▶ **Selected text**:
+ + +

Because the main concern in migrating from an 8-bit microcontroller to a 32-bit device is how to reuse existing software, designers need 32-bit choices that offer peripheral compatibility with 8-bit MCUs. In addition to simplifying migration from one product generation to another, this compatibility enables the creation of multiple versions of a system that offer different feature sets at different price points, but share the same code base.
This is one of several software issues that are defining the shape of today's and tomorrow's MCU choices. Rather than force designers to adapt to available hardware resources, MCUs must be made to accommodate their software requirements. In addition to compatible 8- and 32-bit versions, MCUs can offer a wide variety of off-the-shelf software intellectual property (IP)-minimizing the need for ASIC hardware-and generous amounts of on-board flash memory for code storage.
Several examples illustrate the usefulness of peripheral compatibility across 8- and 32-bit MCUs. Utility power meters provide one good example because they have shifted from the traditional mechanical meter to electronic versions based on 8-bit devices, followed by versions based on 32-bit MCUs. The meters provided more detailed information about power usage, such as the amount of power consumed at peak times. An 8-bit MCU supports a simple infrared output function that allows meter readers to gather data electronically.
Upgrading to a 32-bit MCU lets the meter exchange detailed information with the utility provider via a phone line or the power line itself. The meter can include a card reader that allows customers to buy power using a debit card, a solution well-suited for developing countries whose power companies may not have a strong billing infrastructure. The 32-bit MCU can run software that makes modem hardware unnecessary and that measures power consumption with integrated circuitry, implementing a sophisticated but i nexpensive one-chip system.
Power meters are used worldwide under a variety of conditions, and the companies that make them need a design that can adapt as needed. The basic functions of the 8- and 32-bit meters are the same: measure the power consumed in specific time periods and communicate that information to the utility. With 8- and 32-bit MCUs that have compatible peripherals, the companies can use the same basic code for making measurements and calculating tariffs across the product line.
For this approach to work, the MCUs' functional registers, timers, UARTs and other resources need the same names and configurations. A header file can handle any minor differences in memory map addresses. Upgrading to a 32-bit MCU is necessary to implement networking and security features and makes it practical to execute functions in software that would otherwise require external hardware.

+ + +

▶ **Entries provided**:
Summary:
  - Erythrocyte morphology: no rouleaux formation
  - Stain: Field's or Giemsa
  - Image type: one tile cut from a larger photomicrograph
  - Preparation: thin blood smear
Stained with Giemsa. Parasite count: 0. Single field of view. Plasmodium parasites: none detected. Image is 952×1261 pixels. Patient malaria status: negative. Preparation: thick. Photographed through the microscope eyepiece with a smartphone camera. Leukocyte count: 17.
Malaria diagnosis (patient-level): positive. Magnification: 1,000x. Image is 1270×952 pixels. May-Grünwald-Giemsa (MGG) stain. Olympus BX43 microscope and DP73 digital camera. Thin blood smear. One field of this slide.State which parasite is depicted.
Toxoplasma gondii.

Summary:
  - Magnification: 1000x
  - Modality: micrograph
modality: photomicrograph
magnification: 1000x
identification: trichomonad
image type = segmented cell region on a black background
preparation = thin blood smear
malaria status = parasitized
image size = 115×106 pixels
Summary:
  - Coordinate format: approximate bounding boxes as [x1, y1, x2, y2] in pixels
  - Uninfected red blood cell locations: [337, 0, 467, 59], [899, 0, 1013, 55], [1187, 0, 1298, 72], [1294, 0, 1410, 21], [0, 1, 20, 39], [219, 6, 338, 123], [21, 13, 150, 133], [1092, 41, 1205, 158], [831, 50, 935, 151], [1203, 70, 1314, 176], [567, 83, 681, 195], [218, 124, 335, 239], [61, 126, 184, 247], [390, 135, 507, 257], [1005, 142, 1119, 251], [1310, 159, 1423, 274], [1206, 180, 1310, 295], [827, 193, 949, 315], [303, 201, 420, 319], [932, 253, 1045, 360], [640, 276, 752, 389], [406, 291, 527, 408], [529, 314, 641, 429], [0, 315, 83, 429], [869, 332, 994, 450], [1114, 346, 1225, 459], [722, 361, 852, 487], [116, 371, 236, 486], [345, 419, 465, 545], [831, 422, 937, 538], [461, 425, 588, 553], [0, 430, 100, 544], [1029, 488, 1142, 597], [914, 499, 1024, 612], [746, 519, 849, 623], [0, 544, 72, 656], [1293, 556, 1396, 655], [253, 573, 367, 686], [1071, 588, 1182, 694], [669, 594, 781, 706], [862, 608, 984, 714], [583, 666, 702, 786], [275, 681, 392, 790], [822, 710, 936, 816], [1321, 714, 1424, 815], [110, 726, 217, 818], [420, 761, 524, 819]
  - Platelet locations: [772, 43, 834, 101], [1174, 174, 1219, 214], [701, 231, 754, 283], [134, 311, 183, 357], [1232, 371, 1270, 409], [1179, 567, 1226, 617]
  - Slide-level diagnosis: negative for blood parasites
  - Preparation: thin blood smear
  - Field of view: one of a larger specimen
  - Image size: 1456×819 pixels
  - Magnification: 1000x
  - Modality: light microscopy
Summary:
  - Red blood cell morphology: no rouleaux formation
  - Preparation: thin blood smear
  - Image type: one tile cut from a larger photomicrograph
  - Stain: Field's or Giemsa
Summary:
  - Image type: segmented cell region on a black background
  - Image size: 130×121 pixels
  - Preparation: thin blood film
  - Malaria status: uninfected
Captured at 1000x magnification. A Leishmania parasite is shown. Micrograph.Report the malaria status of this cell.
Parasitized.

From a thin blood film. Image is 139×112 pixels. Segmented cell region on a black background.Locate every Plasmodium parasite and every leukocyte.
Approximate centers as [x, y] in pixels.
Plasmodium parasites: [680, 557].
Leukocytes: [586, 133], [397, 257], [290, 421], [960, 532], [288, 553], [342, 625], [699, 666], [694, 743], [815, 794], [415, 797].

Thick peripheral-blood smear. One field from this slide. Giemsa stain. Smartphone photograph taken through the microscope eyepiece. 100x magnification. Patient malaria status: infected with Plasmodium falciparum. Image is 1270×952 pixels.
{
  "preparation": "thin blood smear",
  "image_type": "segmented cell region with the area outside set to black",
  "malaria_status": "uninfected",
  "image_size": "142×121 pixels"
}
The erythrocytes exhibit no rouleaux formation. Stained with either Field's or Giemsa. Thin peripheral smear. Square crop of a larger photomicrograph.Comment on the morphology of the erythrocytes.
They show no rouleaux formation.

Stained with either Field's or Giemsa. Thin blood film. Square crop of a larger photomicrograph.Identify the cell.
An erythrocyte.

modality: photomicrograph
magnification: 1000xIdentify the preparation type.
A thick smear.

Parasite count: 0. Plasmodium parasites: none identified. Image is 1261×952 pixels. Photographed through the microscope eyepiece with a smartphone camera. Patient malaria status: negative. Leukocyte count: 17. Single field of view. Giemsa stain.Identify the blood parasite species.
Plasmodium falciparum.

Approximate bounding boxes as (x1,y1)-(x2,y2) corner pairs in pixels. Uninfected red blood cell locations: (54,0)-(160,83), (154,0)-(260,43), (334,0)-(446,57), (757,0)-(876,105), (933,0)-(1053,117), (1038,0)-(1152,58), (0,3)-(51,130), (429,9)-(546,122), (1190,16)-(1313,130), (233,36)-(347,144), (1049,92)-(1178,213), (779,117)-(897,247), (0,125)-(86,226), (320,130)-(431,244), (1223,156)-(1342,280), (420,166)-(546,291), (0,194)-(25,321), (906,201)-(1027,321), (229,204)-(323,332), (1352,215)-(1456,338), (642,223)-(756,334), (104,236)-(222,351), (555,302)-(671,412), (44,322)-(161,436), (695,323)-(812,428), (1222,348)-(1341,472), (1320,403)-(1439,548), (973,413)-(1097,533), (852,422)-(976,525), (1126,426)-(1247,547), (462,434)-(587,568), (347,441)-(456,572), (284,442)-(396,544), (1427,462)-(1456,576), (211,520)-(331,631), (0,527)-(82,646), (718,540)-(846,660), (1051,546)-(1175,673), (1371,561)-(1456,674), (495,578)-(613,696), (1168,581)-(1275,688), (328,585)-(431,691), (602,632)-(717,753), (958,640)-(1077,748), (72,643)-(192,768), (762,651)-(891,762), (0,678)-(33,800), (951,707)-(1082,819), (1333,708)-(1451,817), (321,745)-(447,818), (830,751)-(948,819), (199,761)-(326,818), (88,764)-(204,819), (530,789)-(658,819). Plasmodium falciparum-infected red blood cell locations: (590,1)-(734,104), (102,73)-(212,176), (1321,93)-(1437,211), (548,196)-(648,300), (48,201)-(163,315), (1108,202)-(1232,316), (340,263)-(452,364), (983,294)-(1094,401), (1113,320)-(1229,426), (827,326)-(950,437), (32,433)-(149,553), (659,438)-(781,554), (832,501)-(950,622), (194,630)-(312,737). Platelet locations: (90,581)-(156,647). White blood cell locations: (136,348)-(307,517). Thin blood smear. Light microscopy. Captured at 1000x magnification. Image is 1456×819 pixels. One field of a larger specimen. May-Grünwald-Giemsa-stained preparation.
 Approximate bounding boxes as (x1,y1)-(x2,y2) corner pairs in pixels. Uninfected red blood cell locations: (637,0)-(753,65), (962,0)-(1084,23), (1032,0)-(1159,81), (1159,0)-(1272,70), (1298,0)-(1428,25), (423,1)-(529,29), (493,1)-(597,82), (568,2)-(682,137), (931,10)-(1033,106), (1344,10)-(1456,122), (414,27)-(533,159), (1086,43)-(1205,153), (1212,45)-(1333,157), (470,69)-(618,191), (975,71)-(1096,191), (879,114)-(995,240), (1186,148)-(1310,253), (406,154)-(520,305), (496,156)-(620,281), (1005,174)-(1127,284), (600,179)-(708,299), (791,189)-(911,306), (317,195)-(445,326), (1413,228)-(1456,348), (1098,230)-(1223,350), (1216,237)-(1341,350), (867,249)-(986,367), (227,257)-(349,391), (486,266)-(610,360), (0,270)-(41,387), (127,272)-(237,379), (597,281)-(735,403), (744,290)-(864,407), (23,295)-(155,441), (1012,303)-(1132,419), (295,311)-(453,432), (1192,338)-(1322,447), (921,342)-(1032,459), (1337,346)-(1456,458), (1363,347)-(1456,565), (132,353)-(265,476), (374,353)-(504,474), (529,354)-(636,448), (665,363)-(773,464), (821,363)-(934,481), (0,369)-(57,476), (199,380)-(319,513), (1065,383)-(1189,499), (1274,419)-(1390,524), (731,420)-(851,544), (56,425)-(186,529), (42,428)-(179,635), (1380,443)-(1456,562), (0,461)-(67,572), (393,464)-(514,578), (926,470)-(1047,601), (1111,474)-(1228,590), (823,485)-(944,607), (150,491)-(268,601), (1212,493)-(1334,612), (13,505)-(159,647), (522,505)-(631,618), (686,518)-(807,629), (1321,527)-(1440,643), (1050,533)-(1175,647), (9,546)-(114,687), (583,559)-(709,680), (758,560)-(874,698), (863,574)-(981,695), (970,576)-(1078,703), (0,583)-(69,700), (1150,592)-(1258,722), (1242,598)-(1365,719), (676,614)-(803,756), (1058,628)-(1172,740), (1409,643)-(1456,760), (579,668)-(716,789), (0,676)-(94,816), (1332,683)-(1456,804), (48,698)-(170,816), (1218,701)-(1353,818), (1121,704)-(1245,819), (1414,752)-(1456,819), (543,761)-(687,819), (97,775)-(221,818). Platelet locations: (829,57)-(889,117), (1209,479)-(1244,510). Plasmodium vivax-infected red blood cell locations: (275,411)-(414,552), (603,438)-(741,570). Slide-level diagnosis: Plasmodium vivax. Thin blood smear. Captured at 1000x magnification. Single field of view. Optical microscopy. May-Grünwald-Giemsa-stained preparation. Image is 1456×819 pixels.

+ + +

▶ **Directions**:
1 - Translate this sentence from the passage on 8-bit and 32-bit microcontrollers into Spanish: "A header file can handle any minor differences in memory map addresses."
2 - Write out the passage on 8-bit and 32-bit microcontrollers between "This is one" and "for code storage.", inclusive.
3 - Continue the passage on 8-bit and 32-bit microcontrollers from its final sentence.

▶ **The answers**:
1 - Un archivo de encabezado puede gestionar cualquier diferencia menor en las direcciones del mapa de memoria.

2 -
This is one of several software issues that are defining the shape of today's and tomorrow's MCU choices. Rather than force designers to adapt to available hardware resources, MCUs must be made to accommodate their software requirements. In addition to compatible 8- and 32-bit versions, MCUs can offer a wide variety of off-the-shelf software intellectual property (IP)-minimizing the need for ASIC hardware-and generous amounts of on-board flash memory for code storage.

3 -
Many motor control applications face similar reasons for upgrading to 32-bit. In the past, motor control algorithms were usually simple and could be handled by 8-bit devices. Now many applications require more sophisticated and high-accuracy motor control algorithms that, due to the need for 32-bit math, can only be implemented by a 32-bit MCU or a dedicated motor control DSP. These algorithms can reduce both power consumption and cost with no additional sensors.
Typical motor control applications that use these 32-bit MCUs include standard household electronics like washers, dryers, refrigerators, freezers, dishwashers and air conditioners, as well as hybrid cars and factory machines.
Another upgrade exists in applications that contain multiple 8-bit MCUs or a combination of an 8-bit MCU and a dedicated hardware engine with a DSP architecture for tasks like voice or image processing, or both. Integrating the functionality of the various processors into a single 32-bit device can reduce costs, save space and simplify system control.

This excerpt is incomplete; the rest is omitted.